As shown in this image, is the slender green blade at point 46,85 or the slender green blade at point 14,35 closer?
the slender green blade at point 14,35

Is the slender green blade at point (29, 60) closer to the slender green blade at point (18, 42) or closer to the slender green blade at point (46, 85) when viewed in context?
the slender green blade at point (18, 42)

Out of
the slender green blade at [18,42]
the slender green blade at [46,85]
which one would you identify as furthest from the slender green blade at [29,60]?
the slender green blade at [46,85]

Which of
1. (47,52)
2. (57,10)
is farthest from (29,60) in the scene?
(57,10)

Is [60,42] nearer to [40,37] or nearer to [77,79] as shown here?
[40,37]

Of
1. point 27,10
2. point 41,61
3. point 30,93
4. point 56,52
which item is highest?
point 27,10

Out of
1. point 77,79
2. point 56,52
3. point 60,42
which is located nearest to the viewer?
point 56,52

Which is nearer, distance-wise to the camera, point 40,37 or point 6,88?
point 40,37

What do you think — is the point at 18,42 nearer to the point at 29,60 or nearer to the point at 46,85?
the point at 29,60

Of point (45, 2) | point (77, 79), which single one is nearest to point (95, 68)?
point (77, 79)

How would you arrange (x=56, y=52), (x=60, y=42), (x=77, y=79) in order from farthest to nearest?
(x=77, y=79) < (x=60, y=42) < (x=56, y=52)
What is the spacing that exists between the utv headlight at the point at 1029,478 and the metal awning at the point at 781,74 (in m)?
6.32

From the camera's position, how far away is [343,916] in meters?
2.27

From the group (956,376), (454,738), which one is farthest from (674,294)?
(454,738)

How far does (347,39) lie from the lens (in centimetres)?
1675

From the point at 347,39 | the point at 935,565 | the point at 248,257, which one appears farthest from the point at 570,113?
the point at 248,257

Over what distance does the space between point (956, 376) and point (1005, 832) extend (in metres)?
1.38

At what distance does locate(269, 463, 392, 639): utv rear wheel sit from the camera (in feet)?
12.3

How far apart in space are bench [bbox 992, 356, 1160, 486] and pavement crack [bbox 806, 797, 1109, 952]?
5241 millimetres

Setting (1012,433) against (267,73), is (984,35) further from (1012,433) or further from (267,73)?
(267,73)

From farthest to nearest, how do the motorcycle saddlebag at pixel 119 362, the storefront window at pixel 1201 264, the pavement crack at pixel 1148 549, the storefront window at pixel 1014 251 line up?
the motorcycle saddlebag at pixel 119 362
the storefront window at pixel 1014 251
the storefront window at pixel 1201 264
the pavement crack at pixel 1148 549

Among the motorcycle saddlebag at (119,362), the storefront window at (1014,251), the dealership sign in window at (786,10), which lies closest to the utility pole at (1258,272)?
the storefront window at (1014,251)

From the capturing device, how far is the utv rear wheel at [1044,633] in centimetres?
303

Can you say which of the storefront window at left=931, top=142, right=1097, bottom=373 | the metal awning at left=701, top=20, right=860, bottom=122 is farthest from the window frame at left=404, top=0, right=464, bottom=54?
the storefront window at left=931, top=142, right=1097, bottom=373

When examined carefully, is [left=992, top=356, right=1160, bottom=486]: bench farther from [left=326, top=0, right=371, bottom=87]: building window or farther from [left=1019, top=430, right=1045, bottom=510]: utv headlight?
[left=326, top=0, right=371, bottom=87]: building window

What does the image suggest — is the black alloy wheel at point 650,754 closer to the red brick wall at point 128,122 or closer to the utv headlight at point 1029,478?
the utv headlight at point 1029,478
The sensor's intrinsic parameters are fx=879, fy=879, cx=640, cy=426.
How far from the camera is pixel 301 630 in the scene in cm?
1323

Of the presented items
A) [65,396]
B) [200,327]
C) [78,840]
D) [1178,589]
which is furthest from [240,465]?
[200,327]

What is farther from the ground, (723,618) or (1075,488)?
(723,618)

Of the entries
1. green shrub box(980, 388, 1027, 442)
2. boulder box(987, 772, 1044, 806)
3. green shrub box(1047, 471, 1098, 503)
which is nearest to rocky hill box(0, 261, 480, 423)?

******************************

→ **Directions for this task**
Retype every one of the records above, line for line and unchanged.

→ **Result of this task**
As shown in this image, is the slender green blade at point 46,85 or the slender green blade at point 14,35 closer?
the slender green blade at point 14,35

Is the slender green blade at point (29, 60) closer to the slender green blade at point (18, 42) or closer to the slender green blade at point (46, 85) when viewed in context?
the slender green blade at point (18, 42)

Out of
the slender green blade at [18,42]
the slender green blade at [46,85]
which one would you identify as furthest from the slender green blade at [29,60]?
the slender green blade at [46,85]

Which of
1. (47,52)
2. (57,10)
is farthest from (29,60) in the scene?
(57,10)

Is [60,42] nearer to [40,37] or nearer to [77,79] as shown here?
[40,37]

Of
1. point 27,10
2. point 41,61
3. point 30,93
4. point 56,52
which item is highest?
point 27,10

Out of
1. point 77,79
2. point 56,52
3. point 60,42
which is located nearest to the viewer?
point 56,52

Which is nearer, distance-wise to the camera, point 40,37 or point 6,88?
point 40,37

What do you think — is the point at 18,42 nearer to the point at 29,60 or nearer to the point at 46,85?
the point at 29,60

Of point (45, 2) | point (77, 79), which single one is nearest to point (95, 68)?
point (77, 79)

How would you arrange (x=56, y=52), (x=60, y=42), (x=77, y=79) in order from farthest to nearest?
(x=77, y=79) < (x=60, y=42) < (x=56, y=52)
What is the spacing that exists between the utv headlight at the point at 1029,478 and the metal awning at the point at 781,74 (in m)?
6.32

From the camera's position, how far away is [343,916] in meters?
2.27

From the group (956,376), (454,738), which one is farthest from (674,294)?
(454,738)

How far does (347,39) lie from the lens (in centimetres)?
1675

From the point at 347,39 | the point at 935,565 | the point at 248,257, which one appears farthest from the point at 570,113?
the point at 248,257

Over what distance does the space between point (956, 376) and point (1005, 832) extend (in metres)?
1.38

At what distance does locate(269, 463, 392, 639): utv rear wheel sit from the camera (in feet)?
12.3

How far apart in space are bench [bbox 992, 356, 1160, 486] and pavement crack [bbox 806, 797, 1109, 952]?
5241 millimetres

Setting (1012,433) against (267,73), is (984,35) further from (1012,433) or further from (267,73)?
(267,73)

From farthest to nearest, how do the motorcycle saddlebag at pixel 119 362, the storefront window at pixel 1201 264, the pavement crack at pixel 1148 549, the storefront window at pixel 1014 251 line up?
the motorcycle saddlebag at pixel 119 362
the storefront window at pixel 1014 251
the storefront window at pixel 1201 264
the pavement crack at pixel 1148 549

Among the motorcycle saddlebag at (119,362), the storefront window at (1014,251), the dealership sign in window at (786,10), which lies closest to the utility pole at (1258,272)?
the storefront window at (1014,251)

From the capturing device, how far is the utv rear wheel at [1044,633] in centimetres?
303

Can you say which of the storefront window at left=931, top=142, right=1097, bottom=373 | the metal awning at left=701, top=20, right=860, bottom=122 is farthest from the window frame at left=404, top=0, right=464, bottom=54?
the storefront window at left=931, top=142, right=1097, bottom=373

When examined carefully, is [left=992, top=356, right=1160, bottom=486]: bench farther from [left=326, top=0, right=371, bottom=87]: building window or farther from [left=1019, top=430, right=1045, bottom=510]: utv headlight?
[left=326, top=0, right=371, bottom=87]: building window

What does the image suggest — is the black alloy wheel at point 650,754 closer to the red brick wall at point 128,122 or closer to the utv headlight at point 1029,478?
the utv headlight at point 1029,478
The sensor's intrinsic parameters are fx=879, fy=879, cx=640, cy=426.
How far from the camera is pixel 301 630 in the scene in cm?
1323

Of the presented items
A) [65,396]
B) [200,327]
C) [78,840]
D) [1178,589]
which is furthest from [240,465]?
[200,327]

What is farther from the ground, (723,618) or (1075,488)?
(723,618)

Of the entries
1. green shrub box(980, 388, 1027, 442)
2. boulder box(987, 772, 1044, 806)
3. green shrub box(1047, 471, 1098, 503)
which is nearest to rocky hill box(0, 261, 480, 423)?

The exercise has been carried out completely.